ЗАДАЧИ ДЛЯ РАБОТЫ:
• A. Перечислите все темы, о которых, как слышалось, тихо говорили царь и царица в отрывке о поэме Шевченко.
• B. Повторите без изменений часть отрывка о поэме Шевченко: всё, начиная со слов «Долго так они» и вплоть до слов «села в кресло.».

ФРАГМЕНТ ДОКУМЕНТА:
▬▬▬▬▬▬▬▬▬▬

За богами — бары, бары
выступают гордо.
Все, как свиньи, толстопузы
и все толстоморды!
Норовят, пыхтя, потея,
стать к самим поближе:
может быть, получат в морду,
может быть, оближут
царский кукиш!
Хоть — вот столько!
Хоть полфиги! Лишь бы только
под самое рыло.
В ряд построились вельможи,
в зале всё застыло,
смолкло... Только царь бормочет,
а чудо-царица
голенастой, тощей цаплей
прыгает, бодрится.
Долго так они ходили,
как сычи, надуты
что-то тихо говорили,
слышалось: как будто,
об отечестве, о новых
кантах и петлицах
о муштре и маршировке.
А потом царица
отошла и села в кресло.
К главному вельможе
царь подходит да как треснет
кулачищем в рожу.
Облизнулся тут бедняга
да — младшего в брюхо!
Только звон пошел. А этот
как заедет в ухо
меньшему, а тот утюжит
тех, что чином хуже,
а те — мелюзгу, а мелочь —
в двери! И снаружи
как кинется по улицам
и — ну колошматить
недобитых православных!
А те благим матом
заорали да как рявкнут:
«Гуляй, царь-батюшка, гуляй!
Ура!.. Ура!.. Ура-а-а!»

Это невозможно списать на проделки молодости: поэма создавалась вполне сложившимся, зрелым поэтом.
Ненависть к императрице Александре Федоровне, поучаствовавшей, между прочим, в его выкупе из рабства, останется у Шевченко на всю жизнь. За год до её смерти, когда уже не было в живых Николая I, он адресует ей такие строки:

Хотя лежачего не бьют,
но отлежаться не дают
ленивому. Тебя же, сука!
и сами мы, и наши внуки -
всем миром люди проклянут!
Не проклянут, а только плюнут
на грудью кормленных щенят,
на твой помёт.

▬▬▬▬▬▬▬▬▬▬

ИСХОДНЫЕ ДАННЫЕ:
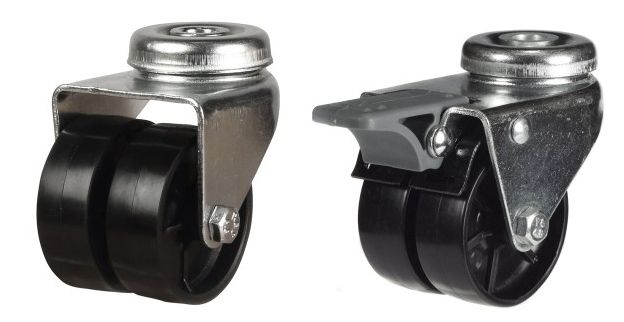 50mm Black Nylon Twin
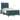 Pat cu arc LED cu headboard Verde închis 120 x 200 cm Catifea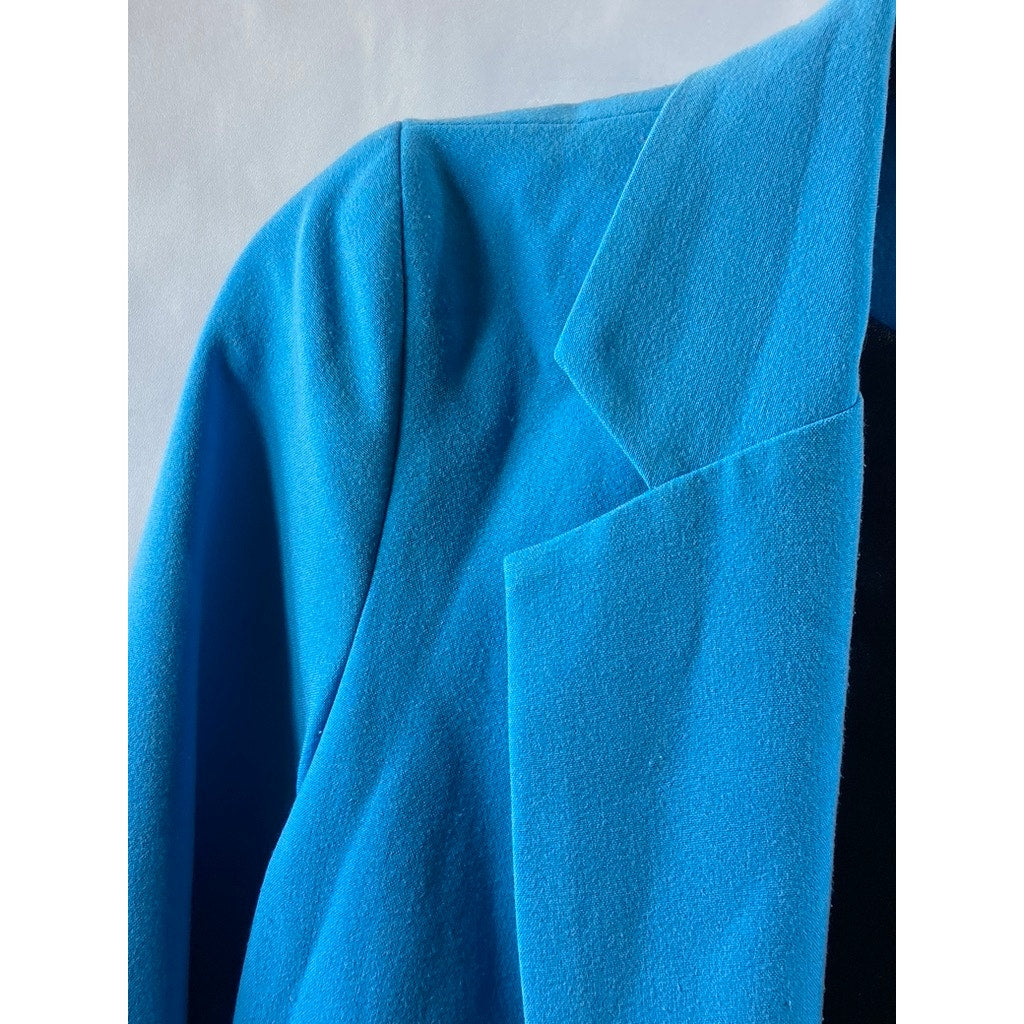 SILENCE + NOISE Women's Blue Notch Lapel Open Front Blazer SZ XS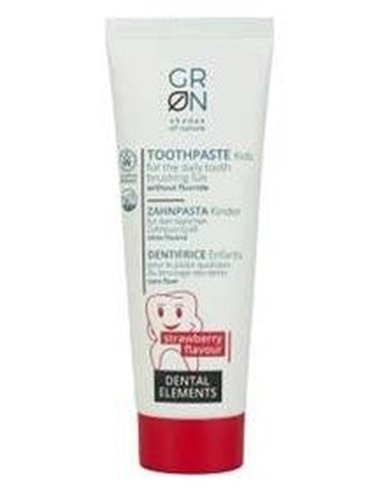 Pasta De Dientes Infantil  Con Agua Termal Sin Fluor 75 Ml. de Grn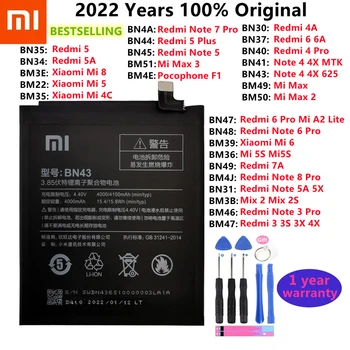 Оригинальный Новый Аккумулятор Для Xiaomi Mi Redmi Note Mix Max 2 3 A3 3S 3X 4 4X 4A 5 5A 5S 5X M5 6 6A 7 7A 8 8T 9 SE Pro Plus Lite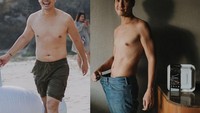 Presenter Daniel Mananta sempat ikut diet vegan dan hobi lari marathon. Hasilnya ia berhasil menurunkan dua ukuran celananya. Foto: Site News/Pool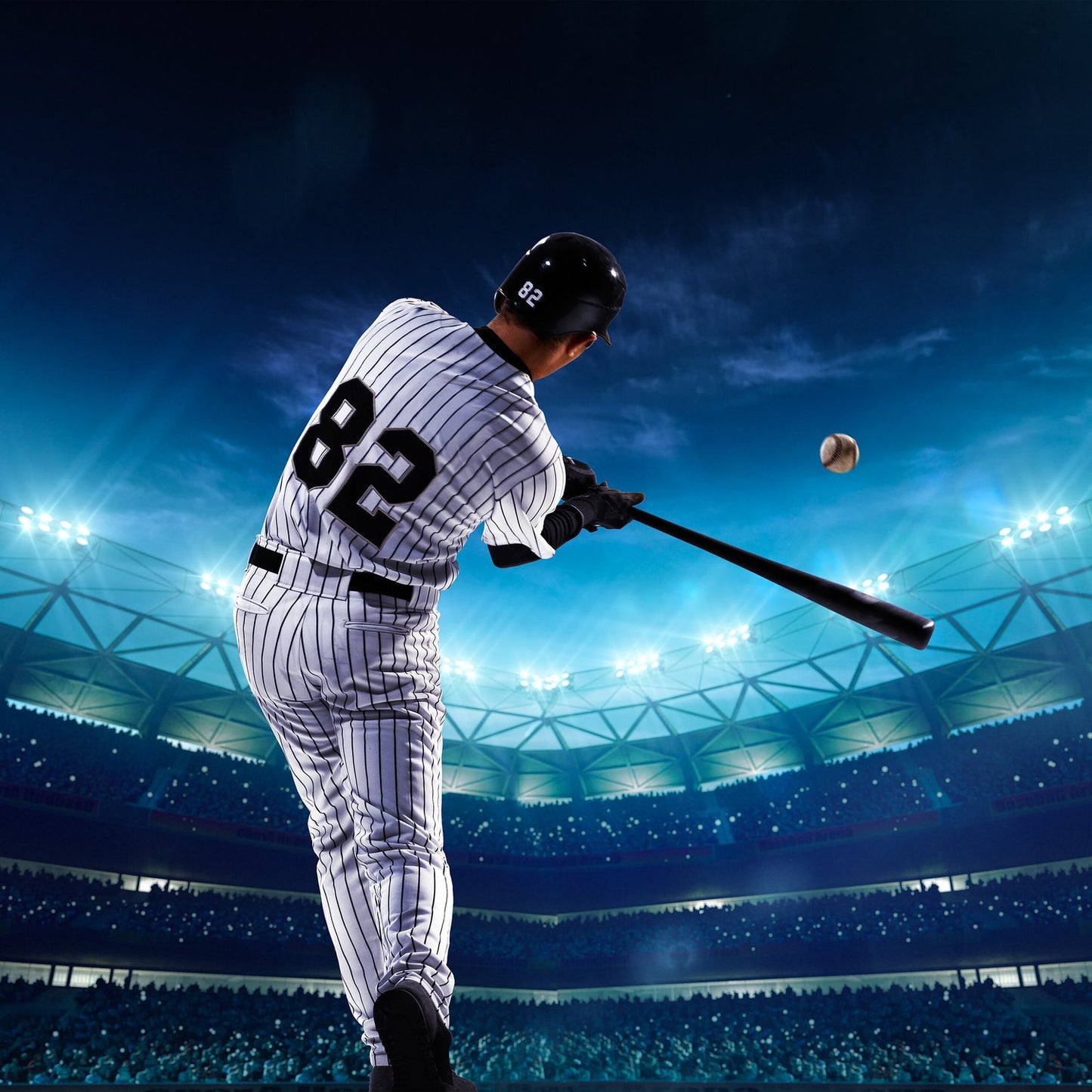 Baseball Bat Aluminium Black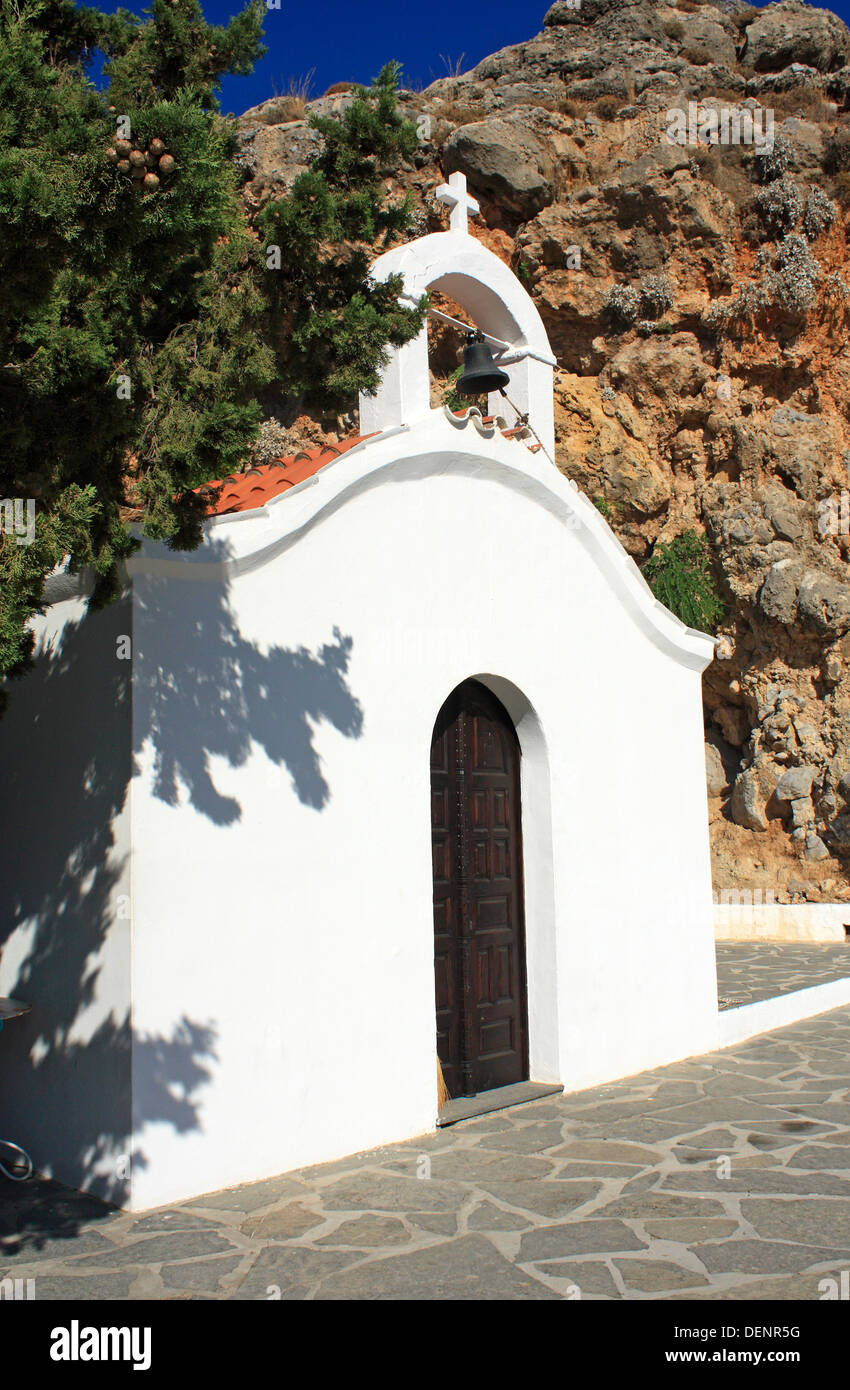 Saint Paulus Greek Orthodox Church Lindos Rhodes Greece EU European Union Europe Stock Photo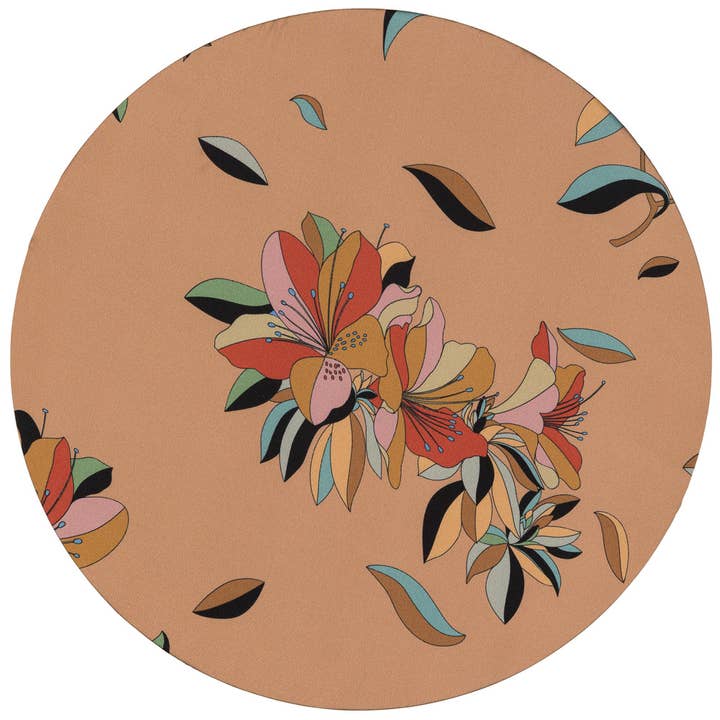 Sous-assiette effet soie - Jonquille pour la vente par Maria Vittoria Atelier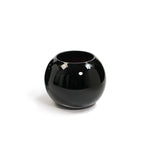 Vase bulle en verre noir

▬▬▬▬▬▬▬▬▬▬

ОТВЕТЫ:
• A.
- об отечестве
- о новых кантах и петлицах
- о муштре и маршировке

• B.
Долго так они ходили,
как сычи, надуты
что-то тихо говорили,
слышалось: как будто,
об отечестве, о новых
кантах и петлицах
о муштре и маршировке.
А потом царица
отошла и села в кресло.